By Jerry Tallmer
Nobody listens to 15-year-old Thelma—not her mother, who’s all wrapped up in the world-shattering question of whether the den of their house in Paramus, New Jersey, should be painted beige; not Thelma’s vague-minded father, whose main focus in life is the boats he builds as a hobby; and certainly not Thelma’s 22-year-old sister Jennifer, the slim, beautiful, high-strung one who’s engaged to be married at the Ethical Culture to a really nice, really boring law student named Kevin.
Nobody even listens when Thelma comes out of her sulk and her locked room to announce that she and her friend Harry, the charged-up kid with the knife, are going out to rob Jiffy Donut. No one still listens the next day, at least at first, when bedraggled, unkempt Thelma shouts in her non-listening father’s face: “I SET FIRE TO THE ETHICAL CULTURE!”
Just how closely are young Thelma’s actions modeled on the real-life histrionics of playwright Barbara Dana?
“Well, I never burned down a building,” said Ms. Dana in the Green Room of the Abingdon Theatre, where her “War in Paramus” can be seen through this weekend.
But you may have wanted to, at age 15?
“I did feel different from other people. Angry, dissatisfied, rebellious. I don’t have a sister, but there are actually two parts of me, the active, rebellious, strong one, and the other part that wants to be accommodating.
“I started working in the theater at 16, and it helped me a lot. Thelma didn’t have anything like that. I turned up the heat by putting Thelma and her family in suburban New Jersey rather than in a theater family in New York City,”

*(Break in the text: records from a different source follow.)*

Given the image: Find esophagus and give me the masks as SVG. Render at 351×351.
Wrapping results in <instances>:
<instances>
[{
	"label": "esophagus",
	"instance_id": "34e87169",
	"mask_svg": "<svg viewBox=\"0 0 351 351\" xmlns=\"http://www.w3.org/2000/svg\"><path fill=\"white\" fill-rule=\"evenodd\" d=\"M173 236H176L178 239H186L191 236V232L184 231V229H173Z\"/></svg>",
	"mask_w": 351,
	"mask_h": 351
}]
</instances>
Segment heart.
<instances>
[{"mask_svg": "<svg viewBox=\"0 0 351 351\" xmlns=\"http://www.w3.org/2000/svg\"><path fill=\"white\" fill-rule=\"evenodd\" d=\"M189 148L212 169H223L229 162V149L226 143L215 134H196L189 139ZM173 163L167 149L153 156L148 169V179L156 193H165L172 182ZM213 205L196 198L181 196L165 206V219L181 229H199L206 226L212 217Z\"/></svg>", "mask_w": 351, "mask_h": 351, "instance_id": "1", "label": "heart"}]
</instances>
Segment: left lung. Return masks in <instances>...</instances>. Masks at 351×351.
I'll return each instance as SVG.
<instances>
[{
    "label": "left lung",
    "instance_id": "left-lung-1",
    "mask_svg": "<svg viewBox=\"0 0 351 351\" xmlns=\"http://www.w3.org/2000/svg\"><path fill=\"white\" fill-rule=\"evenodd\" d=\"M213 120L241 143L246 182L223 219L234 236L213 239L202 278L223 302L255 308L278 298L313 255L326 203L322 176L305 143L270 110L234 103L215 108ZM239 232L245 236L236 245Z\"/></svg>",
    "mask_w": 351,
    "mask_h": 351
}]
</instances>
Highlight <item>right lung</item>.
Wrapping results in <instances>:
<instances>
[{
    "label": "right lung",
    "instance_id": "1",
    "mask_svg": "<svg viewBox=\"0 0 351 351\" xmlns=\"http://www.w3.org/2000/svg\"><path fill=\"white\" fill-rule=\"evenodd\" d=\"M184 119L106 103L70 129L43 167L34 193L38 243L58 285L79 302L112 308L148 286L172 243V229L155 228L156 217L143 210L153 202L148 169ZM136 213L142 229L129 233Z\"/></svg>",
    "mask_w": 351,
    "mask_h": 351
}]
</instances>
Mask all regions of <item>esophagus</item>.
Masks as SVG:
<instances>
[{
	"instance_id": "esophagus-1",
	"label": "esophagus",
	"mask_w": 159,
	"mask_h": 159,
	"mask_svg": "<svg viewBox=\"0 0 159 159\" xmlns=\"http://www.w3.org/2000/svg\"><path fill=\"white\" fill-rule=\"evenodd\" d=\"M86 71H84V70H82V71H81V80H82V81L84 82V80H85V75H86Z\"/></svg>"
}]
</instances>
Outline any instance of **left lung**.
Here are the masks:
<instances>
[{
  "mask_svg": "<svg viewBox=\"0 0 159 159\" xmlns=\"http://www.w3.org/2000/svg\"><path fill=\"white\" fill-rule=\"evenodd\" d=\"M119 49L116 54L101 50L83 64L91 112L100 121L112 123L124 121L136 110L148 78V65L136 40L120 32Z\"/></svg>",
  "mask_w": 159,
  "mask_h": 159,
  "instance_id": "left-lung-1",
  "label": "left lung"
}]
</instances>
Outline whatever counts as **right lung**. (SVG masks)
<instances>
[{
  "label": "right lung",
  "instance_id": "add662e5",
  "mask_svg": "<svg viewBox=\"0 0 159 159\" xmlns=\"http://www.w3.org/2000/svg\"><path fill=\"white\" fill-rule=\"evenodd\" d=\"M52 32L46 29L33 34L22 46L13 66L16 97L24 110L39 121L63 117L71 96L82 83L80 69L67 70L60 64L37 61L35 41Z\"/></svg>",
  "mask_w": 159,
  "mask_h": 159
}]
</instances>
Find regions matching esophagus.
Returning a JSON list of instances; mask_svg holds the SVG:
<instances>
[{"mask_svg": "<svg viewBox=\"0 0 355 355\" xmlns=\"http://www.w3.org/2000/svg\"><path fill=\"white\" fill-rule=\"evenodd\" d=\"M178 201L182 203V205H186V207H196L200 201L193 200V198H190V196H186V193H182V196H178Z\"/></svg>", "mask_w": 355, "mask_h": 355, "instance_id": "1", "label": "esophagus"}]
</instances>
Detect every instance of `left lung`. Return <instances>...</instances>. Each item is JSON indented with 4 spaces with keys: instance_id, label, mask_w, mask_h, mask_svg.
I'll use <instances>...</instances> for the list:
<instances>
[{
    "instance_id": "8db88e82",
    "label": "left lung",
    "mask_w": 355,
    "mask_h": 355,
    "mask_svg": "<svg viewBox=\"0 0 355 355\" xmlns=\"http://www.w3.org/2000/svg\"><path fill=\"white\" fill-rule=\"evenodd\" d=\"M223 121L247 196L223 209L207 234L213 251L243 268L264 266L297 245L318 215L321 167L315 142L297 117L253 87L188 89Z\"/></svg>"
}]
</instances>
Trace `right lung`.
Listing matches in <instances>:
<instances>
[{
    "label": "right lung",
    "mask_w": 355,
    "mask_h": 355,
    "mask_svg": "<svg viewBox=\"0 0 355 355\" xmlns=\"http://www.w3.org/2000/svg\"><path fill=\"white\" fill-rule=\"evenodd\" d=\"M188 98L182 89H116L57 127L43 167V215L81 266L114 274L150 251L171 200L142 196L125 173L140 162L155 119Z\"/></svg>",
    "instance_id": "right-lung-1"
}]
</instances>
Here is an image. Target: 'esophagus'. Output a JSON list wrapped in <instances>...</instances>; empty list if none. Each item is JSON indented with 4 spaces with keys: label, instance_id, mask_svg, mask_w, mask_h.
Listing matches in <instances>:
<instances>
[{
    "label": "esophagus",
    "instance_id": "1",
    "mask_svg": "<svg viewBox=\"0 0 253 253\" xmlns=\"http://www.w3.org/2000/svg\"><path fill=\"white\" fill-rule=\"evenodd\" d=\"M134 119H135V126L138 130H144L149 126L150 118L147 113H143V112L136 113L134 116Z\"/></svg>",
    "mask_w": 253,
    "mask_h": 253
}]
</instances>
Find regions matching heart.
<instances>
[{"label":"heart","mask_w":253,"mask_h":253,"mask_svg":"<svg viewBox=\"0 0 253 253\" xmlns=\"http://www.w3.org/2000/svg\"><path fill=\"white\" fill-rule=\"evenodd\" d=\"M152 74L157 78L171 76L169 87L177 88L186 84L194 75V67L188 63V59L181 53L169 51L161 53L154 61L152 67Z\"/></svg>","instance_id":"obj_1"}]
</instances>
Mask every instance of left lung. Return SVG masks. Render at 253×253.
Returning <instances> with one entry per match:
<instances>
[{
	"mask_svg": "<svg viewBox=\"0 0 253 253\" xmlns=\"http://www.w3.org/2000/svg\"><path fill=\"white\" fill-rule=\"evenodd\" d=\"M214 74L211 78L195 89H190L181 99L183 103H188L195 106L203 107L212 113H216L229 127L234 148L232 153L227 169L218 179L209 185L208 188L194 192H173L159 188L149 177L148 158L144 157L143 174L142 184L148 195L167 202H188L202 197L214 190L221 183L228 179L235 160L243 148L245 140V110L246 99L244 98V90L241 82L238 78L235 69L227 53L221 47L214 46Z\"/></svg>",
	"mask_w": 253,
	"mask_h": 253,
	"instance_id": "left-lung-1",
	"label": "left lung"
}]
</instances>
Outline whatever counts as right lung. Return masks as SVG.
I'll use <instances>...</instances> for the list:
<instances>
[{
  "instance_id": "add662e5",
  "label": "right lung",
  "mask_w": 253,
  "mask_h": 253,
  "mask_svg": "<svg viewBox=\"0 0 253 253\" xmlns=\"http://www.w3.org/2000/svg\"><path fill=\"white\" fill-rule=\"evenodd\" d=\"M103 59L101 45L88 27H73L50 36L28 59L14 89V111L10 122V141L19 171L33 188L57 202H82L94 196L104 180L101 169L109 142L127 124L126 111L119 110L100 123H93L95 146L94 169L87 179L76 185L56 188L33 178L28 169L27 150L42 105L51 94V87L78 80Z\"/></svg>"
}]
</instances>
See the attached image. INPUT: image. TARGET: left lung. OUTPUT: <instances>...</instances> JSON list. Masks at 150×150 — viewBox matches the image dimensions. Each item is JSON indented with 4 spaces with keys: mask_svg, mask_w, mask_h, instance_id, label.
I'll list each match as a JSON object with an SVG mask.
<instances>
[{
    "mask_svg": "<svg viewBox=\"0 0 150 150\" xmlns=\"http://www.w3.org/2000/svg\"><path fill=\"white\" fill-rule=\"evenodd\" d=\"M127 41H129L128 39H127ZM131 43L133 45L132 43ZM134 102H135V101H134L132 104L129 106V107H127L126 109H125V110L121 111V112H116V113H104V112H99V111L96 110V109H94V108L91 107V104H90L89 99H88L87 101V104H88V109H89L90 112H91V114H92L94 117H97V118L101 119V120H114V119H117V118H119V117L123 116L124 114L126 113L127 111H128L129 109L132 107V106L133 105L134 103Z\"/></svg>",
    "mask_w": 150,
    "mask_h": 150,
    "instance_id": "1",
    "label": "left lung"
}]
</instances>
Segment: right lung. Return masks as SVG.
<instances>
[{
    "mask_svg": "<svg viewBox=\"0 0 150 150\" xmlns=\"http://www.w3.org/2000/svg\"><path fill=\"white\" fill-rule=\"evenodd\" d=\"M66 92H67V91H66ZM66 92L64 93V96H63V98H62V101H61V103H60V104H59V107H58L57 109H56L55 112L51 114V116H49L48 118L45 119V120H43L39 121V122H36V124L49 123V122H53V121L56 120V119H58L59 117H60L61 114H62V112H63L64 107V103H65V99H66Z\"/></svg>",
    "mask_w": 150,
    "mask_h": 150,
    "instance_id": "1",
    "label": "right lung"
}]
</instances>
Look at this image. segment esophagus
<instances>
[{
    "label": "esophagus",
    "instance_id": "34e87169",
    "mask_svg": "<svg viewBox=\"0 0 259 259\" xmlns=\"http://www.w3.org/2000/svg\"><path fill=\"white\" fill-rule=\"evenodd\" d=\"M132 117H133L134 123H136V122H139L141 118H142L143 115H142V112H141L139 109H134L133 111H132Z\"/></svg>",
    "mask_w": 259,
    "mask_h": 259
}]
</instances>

That is to say, in Barbara Dana’s immediate family. She herself was born in Greenwich Village but grew up on Long Island.
“My parents met as students at the American Academy of Dramatic Arts. My mother, typical of the time, gave up her acting when she got married. My father, Richard Dana, couldn’t make a living as an actor so he turned to radio writing and directing.”
Their daughter’s own career includes memorable performances back in the ’60s in “Enter Laughing,” “Where’s Daddy?,” “Room Service,” “Eh?,” and the Sheridan Square off-Broadway production of Arthur Laurents’s “A Clearing in the Woods.”
It was Barbara Dana, actress, who in 1970 turned out a first draft of her first (and, so far, only) play, this one. “My impetus for it was to create a part for myself – Thelma, the rebellious 15-year-old daughter. I was in my late 20s, but I looked very young. It needed work, but rather than work on it I wrote a novel on the same theme, ‘Crazy Eights.’ ”
She has in fact had an impressive career as a writer of children’s novels and “young adult” novels, among them “Zucchini,” about the friendship between a 12-year-old boy and a black ferret that escapes from the Bronx Zoo; “Young Joan,” about Joan of Arc; and “Necessary Parties,” about a 14-year-old boy who disapproves of his parents’ divorce and hires a lawyer-cum-garage-mechanic to try to repair the damage.
“It was published [like several of her books] by HarperCollins, and then I co-wrote the script from it for a PBS 1988/89 special. Wrote it with my ex-husband, actually.”
Her ex-husband is the actor Alan Arkin, and together they are the parents of “three acting sons and three acting daughters-in-law”—Adam, and wife Phyllis Lyons; Matthew, and wife Pamela Newkirk Arkin; and Anthony, “my baby”—he’s 37—and wife Amelia Campbell.
Some eight years ago, when Barbara Dana was moving from Stamford, Connecticut, to South Salem, New York, she discovered that long-ago draft of “War in Paramus” in an old cardboard box.
“I thought: Oh, perhaps I should work on this, and I asked my sons and their wives and a couple of other actors to take part in a reading of it.”
Back in 1970 the play had originally been written for Elizabeth Wilson to play Thelma’s mother, Sam Groom to play her father, and Austin Pendleton to play Kevin—
The guy that big sister Jennifer’s engaged to? Whom Thelma hates?
“Exactly right. Austin and I had been in a couple of things together. And now he’s directing this.”
One of the invited actresses at that family-circle reading had been Kate Bushmann, who subsequently brought the script to the attention of the Abingdon Theatre Company on West 36th Street, while Sam Groom took it to the H.B. Studio on Bank Street, where it was staged by Billy Carden.
“In that one [Ms. Dana’s son] Anthony played Kevin, while in this one [her other son] Matthew plays the father. And Kate Bushmann plays the mother.” Rounding out the present cast: Jeremy Beiler as Kevin, Lisa McCormick as Jennifer, Gene Gallerano as Harry, the teenager with a knife, David McElfresh as another of Thelma’s young pals, and Anne Letscher as Thelma herself.
As written and rewritten and rewritten by a Thelma come full circle, 35 years later.